No worries. Let me send you a copy so you can read it when it’s convenient for you. Just let me know where to send it.

GLUCOSAMINE SULFATE SUPPLEMENTATION AFTER 40

Dr. James Meschino, 

DC, MS, ROHP

The Problems Associated with Conventional Anti-Inflammatory Drugs

Beyond the use of glucosamine sulfate as an effective intervention to halt joint cartilage destruction and help regenerate new cartilage in osteoarthritis cases, substantial clinical and experimental evidence supports the use of other natural health products which demonstrate proven abilities to block the inflammatory process, reducing the signs and symptoms of arthritis and other joint inflammatory conditions. Studies indicate that many of these natural agents provide similar efficacy as conventional anti-inflammatory drugs, and are safer to use with respect to reported adverse side effects. As of yet, most medical practitioners have failed to embrace these alternative anti-inflammatory agents and tend to rely primarily on synthetic anti- inflammatory drugs as their principle approach to managing these problems. It is well documented that these drugs (non steroidal anti-inflammatory drugs, known as NSAIDS) produce intestinal tract ulcers (with potential internal bleeding) in 10-30% of long term users and erosions of the stomach lining and intestinal tract in 30-50% of cases. As a result of these side effects, NSAIDS use is associated with 10,000 – 20,000 deaths per year in the U.S. Even the new COX-2 inhibitor drugs have only been reported to reduce intestinal tract damage by 50% and their toxicity to the liver and kidneys is still under review. Anti-inflammatory drugs have been shown to accelerate damage and erosion of joint cartilage, advancing the osteoarthritic process. Conventional NSAIDS are also known to cause liver and kidney damage with long term use. These and other statistics have lead certain esteemed investigators to conclude, “the epidemiological data highlight the importance of implementing ASA/NSAID therapy only when strictly necessary.”

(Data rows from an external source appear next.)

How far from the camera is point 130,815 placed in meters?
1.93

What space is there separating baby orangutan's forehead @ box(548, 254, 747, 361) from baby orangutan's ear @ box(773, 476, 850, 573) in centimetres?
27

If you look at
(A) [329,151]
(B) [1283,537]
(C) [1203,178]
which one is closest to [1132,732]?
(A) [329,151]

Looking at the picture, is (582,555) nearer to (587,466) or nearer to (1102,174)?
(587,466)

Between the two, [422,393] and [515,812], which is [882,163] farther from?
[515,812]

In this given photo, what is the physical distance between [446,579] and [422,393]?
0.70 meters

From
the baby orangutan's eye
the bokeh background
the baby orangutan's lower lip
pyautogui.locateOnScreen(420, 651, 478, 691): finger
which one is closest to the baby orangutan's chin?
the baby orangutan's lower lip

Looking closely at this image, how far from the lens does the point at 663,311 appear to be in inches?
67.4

Reducing Inflammation Naturally

The discovery that certain natural agents produce marked anti-inflammatory effects in regards to inflammatory joint diseases presents an opportunity for arthritis sufferers to add another effective adjunct to the management of these cases and help eliminate or minimize reliance upon more dangerous NSAIDS and other synthetic anti-inflammatory drugs. Experimental research reveals that the efficacy of many natural anti-inflammatory agents stems from their ability to modulate the activity of enzymes that are involved in the inflammatory process (cyclooxygenase and/or 5-lipoxygenase). Joint inflammatory conditions involve the conversion of arachidonic acid to prostaglandin series –2 (PG-2) by the cyclooxygenase enzyme. PG-2 synthesis is known to produce a pro-inflammatory effect, exacerbating joint inflammatory conditions. Accordingly, the conversion of arachidonic acid to leukotriene B4 (LTB-4), by the 5-lipoxygenase enzyme within white blood cells, is also known to contribute to the inflammatory process. White blood cell count in normal synovial fluid is less than 100ml on average, however, cellular response rises to 800ml or more in osteoarthritis and much higher than this in rheumatoid diseases; implicating white blood cells in the T-cell mediated inflammatory response in inflammatory joint conditions. As is the case with many synthetic anti-inflammatory drugs, the active constituents of anti-inflammatory herbs have been shown to block the activity of the cyclooxygenase and lipoxygenase enzymes, inhibiting the synthesis of pro-inflammatory chemicals, primarily PG-2 and LTB-4 series. As such, these natural substances have been shown to reduce inflammation and pain associated with various types of arthritis and traumatic joint injuries. Unlike their synthetic counter parts, they have not been shown to cause erosion injury to the intestinal tract, accelerate cartilage destruction, or produce liver and kidney toxicity. For these reasons, the following herbal agents can be considered viable alternatives to the use of conventional anti- inflammatory drugs in a large percentage of arthritic patients and those suffering from other muscle and joint inflammatory conditions.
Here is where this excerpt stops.